Before I go any further, I must express my joy at finding an author who shares my concern for the plight of “those hapless creatures who suffer under the misfortune of good looks” (86). I am pleased to observe that there are, through all the ages of mankind, men willing to–with pity in their hearts and compassion on their brows–attentively look to the needs of the unfortunate beauties of the world.
That said, I find myself wondering more about the men of Thackeray’s novel than the women. When Becky Sharp chooses to dream about a soldier, I applaud her bold and frank pursuit of marriage (56). “I don’t think, ladies, we have any right to blame her; for though the task of husband-hunting is generally…entrusted by young persons to their mammas, recollect that Miss Sharp had no kind parent to arrange these delicate matters for her” (19). For a woman like Becky Sharp to snag a man, she has to know what she wants. Indeed, this sort of aggression is necessary even for women with mammas. Amelia’s blissfully demure pursuit of Lt. George Osborne very nearly lost her the catch.
I wonder, however, how much of that blame is hers and how much Lt. Osborne’s. It is very easy to say that George is entirely unfair is his mistreatment of Amelia, but “don’t girls like a rake better than a milksop?” (96). It was these adventures that allowed George to become, “famous in field-sports, famous at a song, famous on parade….adored by the men…He could spar better than Knuckles; and was the best batter and bowler, out and out, of the regimental club. He rode his own horse…and won the Garrison cup at Quebec races” (93). He may not have been an especially attentive lover, but at least he was interesting. He was cruel, to be sure, but was this very cruelty not encouraged by Amelia who allowed George to see “a slave before him in that simple yielding faithful creature, and his soul within him thrilled secretly somehow at the knowledge of his power” (154).
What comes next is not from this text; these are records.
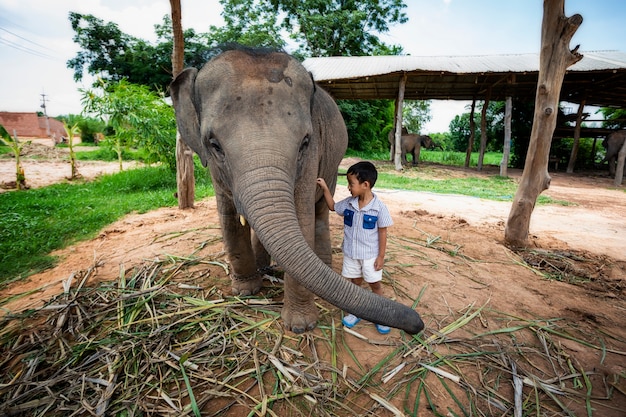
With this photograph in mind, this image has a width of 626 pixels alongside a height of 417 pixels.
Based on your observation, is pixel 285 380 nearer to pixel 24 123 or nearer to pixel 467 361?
pixel 467 361

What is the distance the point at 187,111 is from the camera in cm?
236

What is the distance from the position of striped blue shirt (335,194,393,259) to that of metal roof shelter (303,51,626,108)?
40.4 ft

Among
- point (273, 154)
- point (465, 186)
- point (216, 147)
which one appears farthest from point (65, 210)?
point (465, 186)

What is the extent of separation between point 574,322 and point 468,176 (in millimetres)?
12402

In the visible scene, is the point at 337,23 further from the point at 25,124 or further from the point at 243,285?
the point at 25,124

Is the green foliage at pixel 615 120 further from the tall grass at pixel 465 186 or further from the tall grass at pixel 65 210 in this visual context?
the tall grass at pixel 65 210

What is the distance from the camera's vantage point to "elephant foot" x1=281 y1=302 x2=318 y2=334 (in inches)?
98.7

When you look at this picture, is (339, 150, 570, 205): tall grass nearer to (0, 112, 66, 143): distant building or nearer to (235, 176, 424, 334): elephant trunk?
(235, 176, 424, 334): elephant trunk

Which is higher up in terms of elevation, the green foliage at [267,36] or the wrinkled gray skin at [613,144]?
the green foliage at [267,36]

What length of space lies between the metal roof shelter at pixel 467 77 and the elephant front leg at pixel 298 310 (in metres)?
13.0

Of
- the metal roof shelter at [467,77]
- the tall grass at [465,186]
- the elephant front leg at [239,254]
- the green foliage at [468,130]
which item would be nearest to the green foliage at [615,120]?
the metal roof shelter at [467,77]

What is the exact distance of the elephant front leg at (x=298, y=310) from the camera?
2479mm

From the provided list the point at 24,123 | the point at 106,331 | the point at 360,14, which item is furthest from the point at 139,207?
the point at 24,123

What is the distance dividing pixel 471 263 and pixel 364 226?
7.49 ft
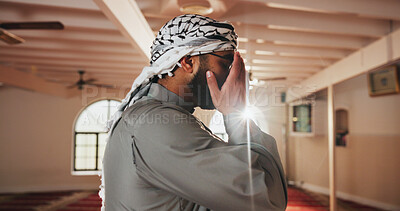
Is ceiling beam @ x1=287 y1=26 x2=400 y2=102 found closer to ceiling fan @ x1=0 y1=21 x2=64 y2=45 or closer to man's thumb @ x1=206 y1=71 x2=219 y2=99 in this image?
man's thumb @ x1=206 y1=71 x2=219 y2=99

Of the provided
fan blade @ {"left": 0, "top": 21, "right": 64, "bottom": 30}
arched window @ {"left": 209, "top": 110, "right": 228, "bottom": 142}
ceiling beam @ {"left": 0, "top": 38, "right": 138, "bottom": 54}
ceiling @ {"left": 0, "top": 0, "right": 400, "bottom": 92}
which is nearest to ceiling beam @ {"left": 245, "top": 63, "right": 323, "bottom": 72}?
ceiling @ {"left": 0, "top": 0, "right": 400, "bottom": 92}

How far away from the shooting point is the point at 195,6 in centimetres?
301

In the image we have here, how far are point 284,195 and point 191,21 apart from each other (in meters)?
0.58

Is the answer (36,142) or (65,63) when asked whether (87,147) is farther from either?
(65,63)

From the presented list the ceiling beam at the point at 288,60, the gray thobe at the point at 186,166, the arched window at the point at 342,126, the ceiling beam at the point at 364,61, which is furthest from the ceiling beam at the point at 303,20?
the arched window at the point at 342,126

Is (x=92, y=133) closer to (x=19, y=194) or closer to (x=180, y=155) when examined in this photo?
(x=19, y=194)

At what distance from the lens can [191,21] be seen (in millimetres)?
1007

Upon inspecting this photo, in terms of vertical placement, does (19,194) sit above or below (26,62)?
below

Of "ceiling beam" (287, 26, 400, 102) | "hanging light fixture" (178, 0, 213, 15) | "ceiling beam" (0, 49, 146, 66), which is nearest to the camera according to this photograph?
"hanging light fixture" (178, 0, 213, 15)

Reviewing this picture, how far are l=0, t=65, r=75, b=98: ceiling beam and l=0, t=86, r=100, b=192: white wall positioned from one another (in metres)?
0.52

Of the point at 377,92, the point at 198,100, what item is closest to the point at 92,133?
the point at 377,92

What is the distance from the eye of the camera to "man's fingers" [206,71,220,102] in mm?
918

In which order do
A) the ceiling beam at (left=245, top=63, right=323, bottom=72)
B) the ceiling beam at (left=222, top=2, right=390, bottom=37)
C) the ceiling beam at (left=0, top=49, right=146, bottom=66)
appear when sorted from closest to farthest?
the ceiling beam at (left=222, top=2, right=390, bottom=37) < the ceiling beam at (left=0, top=49, right=146, bottom=66) < the ceiling beam at (left=245, top=63, right=323, bottom=72)

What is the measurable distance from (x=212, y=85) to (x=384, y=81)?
7.21 metres
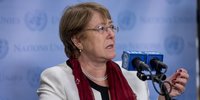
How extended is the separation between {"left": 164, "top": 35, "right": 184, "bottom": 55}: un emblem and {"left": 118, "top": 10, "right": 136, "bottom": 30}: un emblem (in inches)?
11.7

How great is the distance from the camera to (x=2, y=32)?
2533 mm

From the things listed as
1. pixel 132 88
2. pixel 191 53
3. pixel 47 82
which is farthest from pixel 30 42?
pixel 191 53

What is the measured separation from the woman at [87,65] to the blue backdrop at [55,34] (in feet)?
1.26

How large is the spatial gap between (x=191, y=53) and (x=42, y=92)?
139cm

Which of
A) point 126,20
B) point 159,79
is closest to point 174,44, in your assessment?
point 126,20

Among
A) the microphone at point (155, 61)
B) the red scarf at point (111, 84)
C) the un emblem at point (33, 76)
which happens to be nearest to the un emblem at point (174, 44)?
the red scarf at point (111, 84)

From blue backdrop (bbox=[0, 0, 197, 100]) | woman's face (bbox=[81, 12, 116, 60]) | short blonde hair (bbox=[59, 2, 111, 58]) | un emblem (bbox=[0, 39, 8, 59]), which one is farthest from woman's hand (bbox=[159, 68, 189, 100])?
un emblem (bbox=[0, 39, 8, 59])

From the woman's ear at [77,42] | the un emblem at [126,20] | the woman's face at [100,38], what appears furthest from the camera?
the un emblem at [126,20]

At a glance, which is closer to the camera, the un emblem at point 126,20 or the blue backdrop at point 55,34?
the blue backdrop at point 55,34

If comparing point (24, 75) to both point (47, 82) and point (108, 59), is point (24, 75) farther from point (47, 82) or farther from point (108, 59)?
point (108, 59)

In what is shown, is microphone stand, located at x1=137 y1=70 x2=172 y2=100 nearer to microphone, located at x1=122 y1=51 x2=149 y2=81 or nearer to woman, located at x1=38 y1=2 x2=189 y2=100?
microphone, located at x1=122 y1=51 x2=149 y2=81

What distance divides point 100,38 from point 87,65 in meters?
0.19

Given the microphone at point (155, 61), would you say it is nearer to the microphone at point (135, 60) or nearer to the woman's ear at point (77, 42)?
the microphone at point (135, 60)

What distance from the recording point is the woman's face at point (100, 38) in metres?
2.15
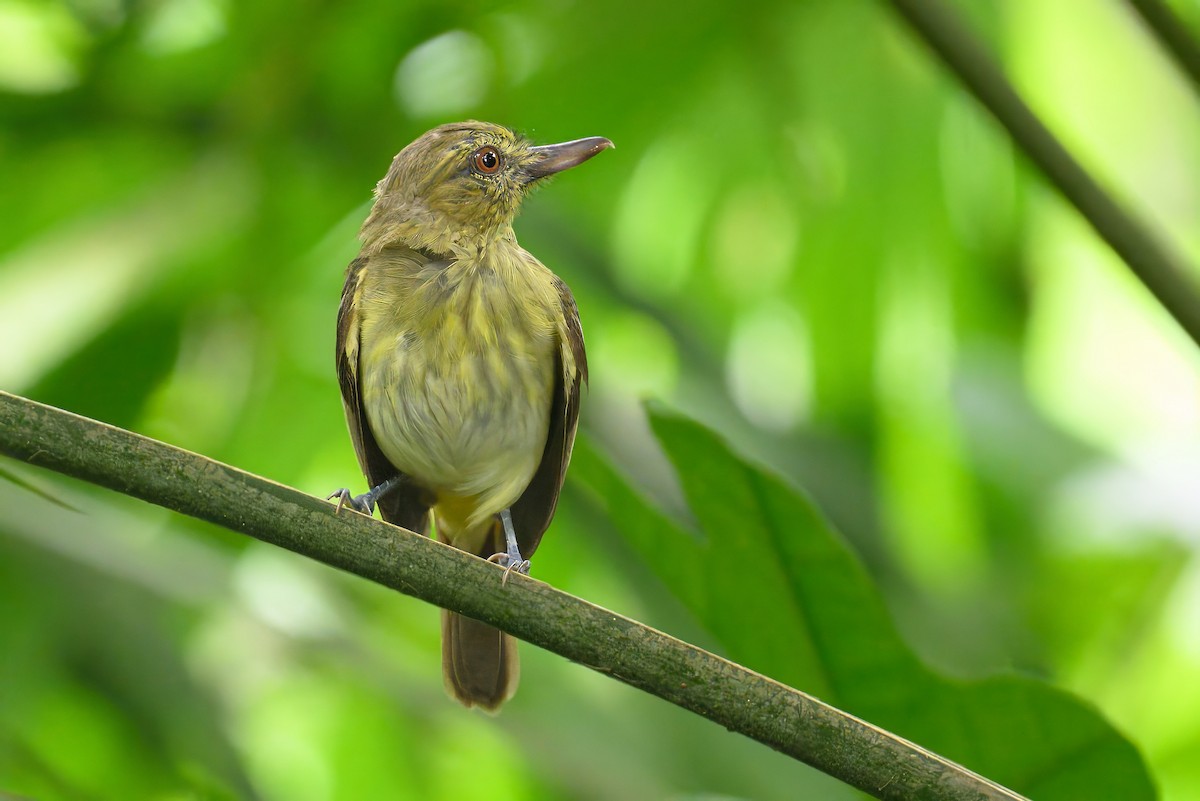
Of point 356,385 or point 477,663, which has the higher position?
point 356,385

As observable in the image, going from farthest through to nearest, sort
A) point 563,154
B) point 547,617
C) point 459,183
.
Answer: point 459,183 < point 563,154 < point 547,617

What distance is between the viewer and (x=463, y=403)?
119 inches

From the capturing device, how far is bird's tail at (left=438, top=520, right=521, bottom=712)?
3.03 metres

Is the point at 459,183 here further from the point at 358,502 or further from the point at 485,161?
the point at 358,502

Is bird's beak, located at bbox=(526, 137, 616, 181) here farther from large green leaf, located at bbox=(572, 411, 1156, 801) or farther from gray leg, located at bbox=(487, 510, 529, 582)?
large green leaf, located at bbox=(572, 411, 1156, 801)

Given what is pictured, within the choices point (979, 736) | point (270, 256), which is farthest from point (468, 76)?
point (979, 736)

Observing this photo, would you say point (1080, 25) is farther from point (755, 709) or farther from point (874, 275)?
point (755, 709)

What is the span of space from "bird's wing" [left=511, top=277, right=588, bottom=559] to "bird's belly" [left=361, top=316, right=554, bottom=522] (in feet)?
0.12

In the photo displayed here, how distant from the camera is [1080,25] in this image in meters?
4.26

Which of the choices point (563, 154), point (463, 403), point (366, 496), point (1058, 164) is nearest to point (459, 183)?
point (563, 154)

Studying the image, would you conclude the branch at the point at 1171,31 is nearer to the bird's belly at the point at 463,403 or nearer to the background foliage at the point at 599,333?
the background foliage at the point at 599,333

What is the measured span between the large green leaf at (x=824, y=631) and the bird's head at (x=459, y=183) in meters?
1.22

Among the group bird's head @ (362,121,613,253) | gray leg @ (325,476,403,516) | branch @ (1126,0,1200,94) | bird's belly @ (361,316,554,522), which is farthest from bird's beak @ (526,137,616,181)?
branch @ (1126,0,1200,94)

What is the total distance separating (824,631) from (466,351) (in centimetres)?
121
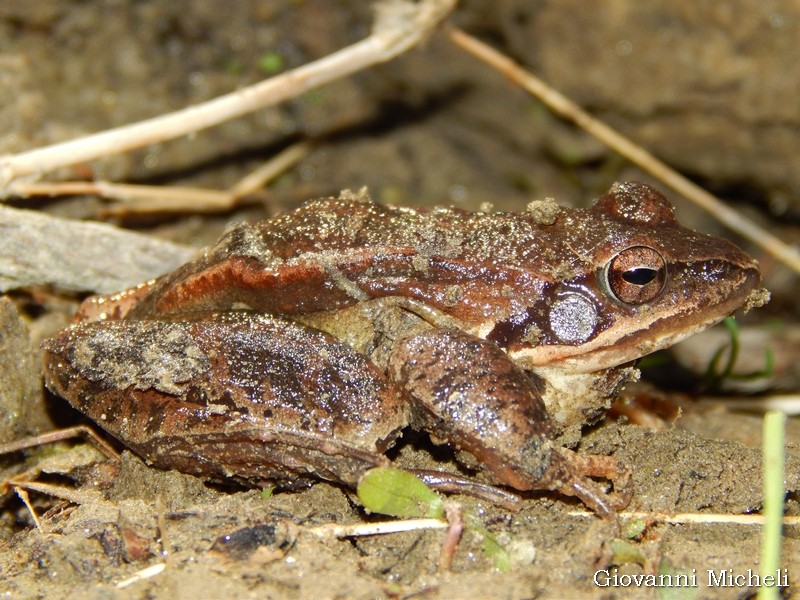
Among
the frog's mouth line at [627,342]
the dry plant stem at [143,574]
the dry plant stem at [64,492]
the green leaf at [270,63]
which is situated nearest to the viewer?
the dry plant stem at [143,574]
Now, to be sure, I don’t want to defend the Lieutenant. He’s absolutely a scoundrel, but I’d like to know why he’s a scoundrel. His willingness to discard Amelia due to her lack of wealth is problematic, but no more than Becky Sharp’s willingness to wed Jos–a man who has no redeeming qualities aside from his wealth. And then, of course, his willingness to disobey his father in order wed Amelia surely must count in his favor.
Similarly, what makes Osborne any different from Captain Crawley? Crawley gambles (though he wins), drinks, races, and is generally a rake. His wife even refers to his characters flaws affectionately, referring to him as a “naughty good-for-nothing man” (122). Of course, once he’s married he settles down: “that veteran rake, Rawdon Crawley, found himself converted into a very happy and submissive married man” (134). What do we make of this difference? Is Crawley a scoundrel reformed through the virtues of his wife? This is problematic as a.) it buys into a dangerous willingness to place responsibility firmly on women and b.) Becky Sharp may not be the most virtuous of influences.
So I don’t know what to do with Lt. Osborne. He’s absolutely a jerk, but I don’t see why he should be any worse than the rest of the characters. I think this may be Thackery’s true genius: the sympathetic characters are sympathetic because he makes them appear so, not because they truly are and vice versa. We are only told one side of the story, and different sides often tell entirely different stories–especially when dealing with love.